— Your task —
Arrange the entries below as a Markdown table with the columns "No." and "Line". Number each row, skip blank lines, and leave the pictures out.

____ Excerpted records

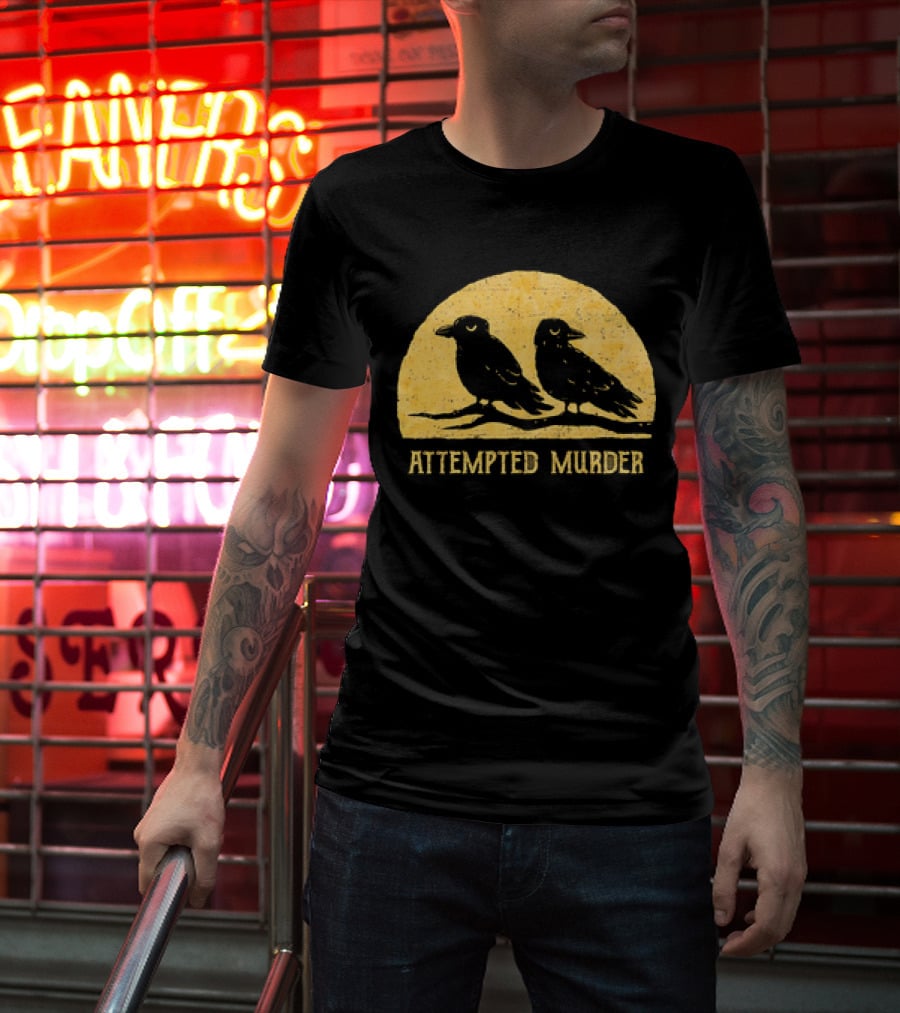 Attempted Murder Crows Dark Humor T-Shirt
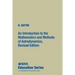 An Introduction to the Mathematics and Methods of Astrodynamics, Revised Edition
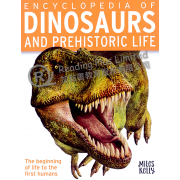 Encyclopedia of Dinosaurs and Prehistoric Life: The Beginning of Life to the First Humans
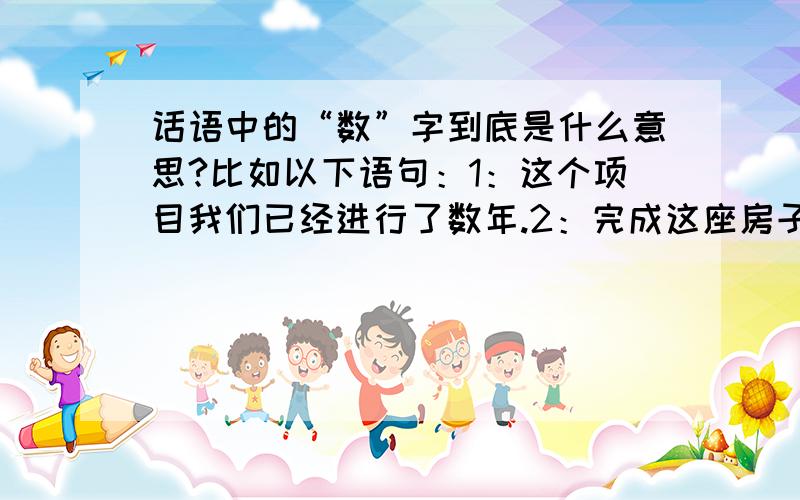 话语中的“数”字到底是什么意思?比如以下语句：1：这个项目我们已经进行了数年.2：完成这座房子我们用了数吨钢筋.3：这场战争我军损失了数万名士兵.4：我花费了数个月,终于完成了这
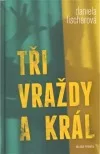 Tři vraždy a král
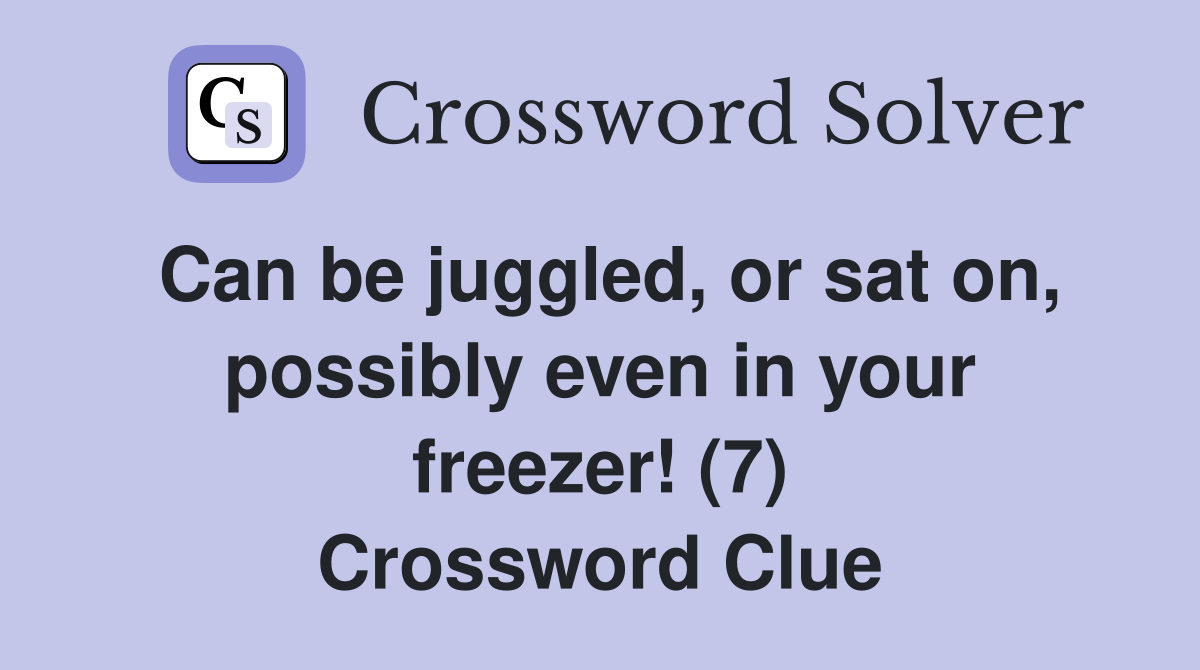 Can be juggled, or sat on, possibly even in your freezer! (7) Crossword Clue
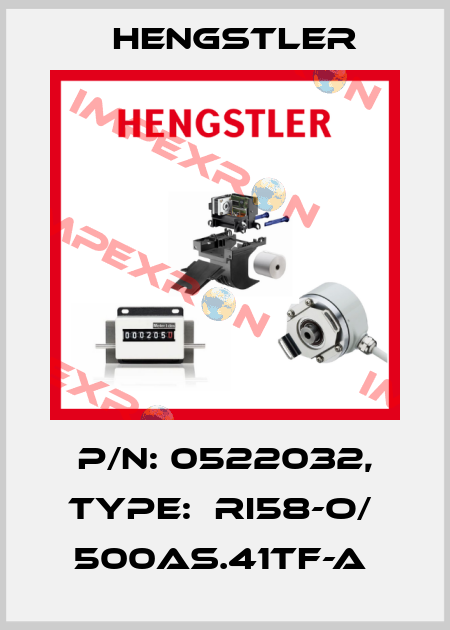 P/N: 0522032, Type:  RI58-O/  500AS.41TF-A  Hengstler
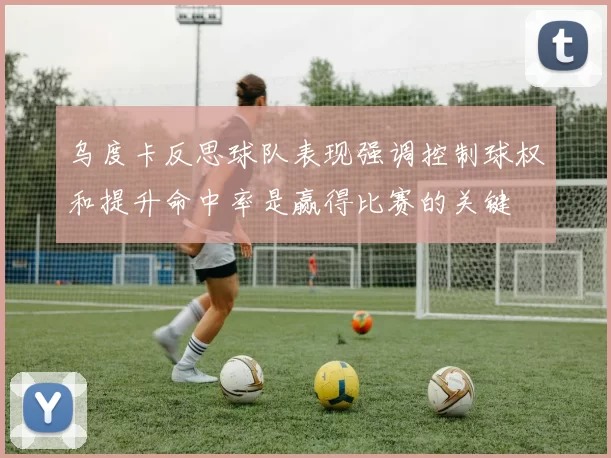 乌度卡反思球队表现强调控制球权和提升命中率是赢得比赛的关键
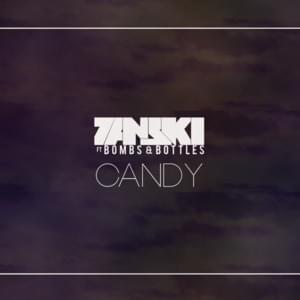 Candy - Zanski (Ft. Bombs And Bottles)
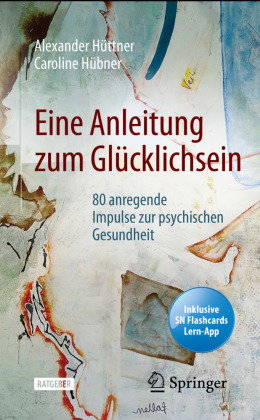 Eine Anleitung zum Glücklichsein, m. 1 Buch, m. 1 E-Book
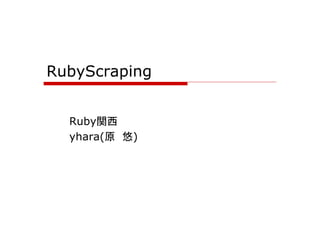 RubyScraping


  Ruby関西
  yhara(原 悠)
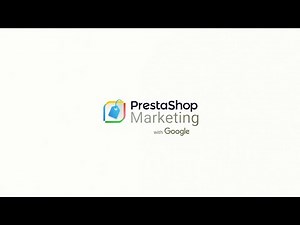 PrestaShop Marketing with Google - Tutorial EN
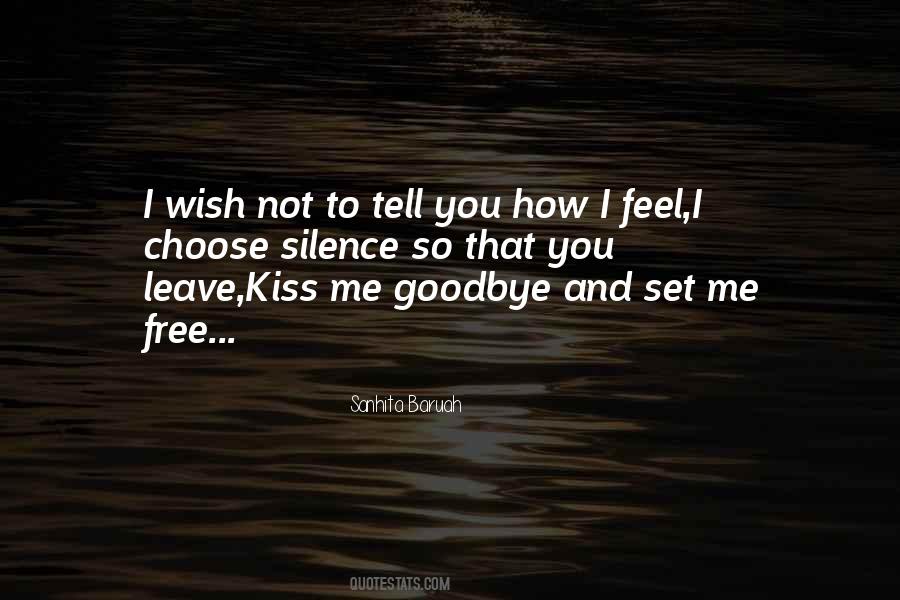 No Kiss Goodbye Quotes #80316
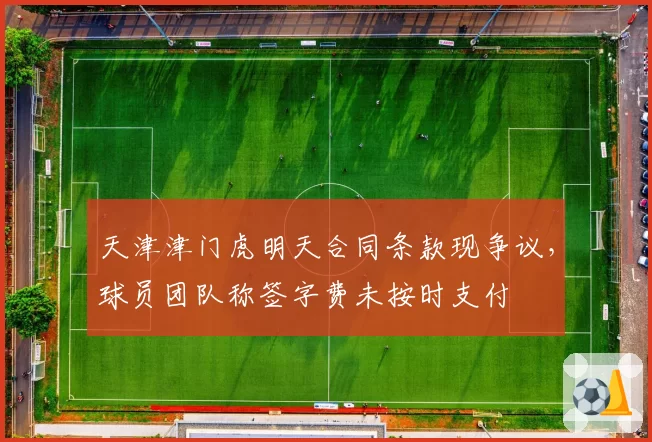 天津津门虎明天合同条款现争议，球员团队称签字费未按时支付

________

— Task answer —
| No. | Line |
|---|---|
| 1 |  Attempted Murder Crows Dark Humor T-Shirt |
| 2 |  An Introduction to the Mathematics and Methods of Astrodynamics, Revised Edition |
| 3 |  Encyclopedia of Dinosaurs and Prehistoric Life: The Beginning of Life to the First Humans |
| 4 |  话语中的“数”字到底是什么意思?比如以下语句：1：这个项目我们已经进行了数年.2：完成这座房子我们用了数吨钢筋.3：这场战争我军损失了数万名士兵.4：我花费了数个月,终于完成了这 |
| 5 |  Tři vraždy a král |
| 6 |  Can be juggled, or sat on, possibly even in your freezer! (7) Crossword Clue |
| 7 |  P/N: 0522032, Type:  RI58-O/  500AS.41TF-A  Hengstler |
| 8 |  乌度卡反思球队表现强调控制球权和提升命中率是赢得比赛的关键 |
| 9 |  Candy - Zanski (Ft. Bombs And Bottles) |
| 10 |  Eine Anleitung zum Glücklichsein, m. 1 Buch, m. 1 E-Book |
| 11 |  RubyScraping |
| 12 |   Ruby関西 |
| 13 |   yhara(原 悠) |
| 14 |  PrestaShop Marketing with Google - Tutorial EN |
| 15 |  No Kiss Goodbye Quotes #80316 |
| 16 |  天津津门虎明天合同条款现争议，球员团队称签字费未按时支付 |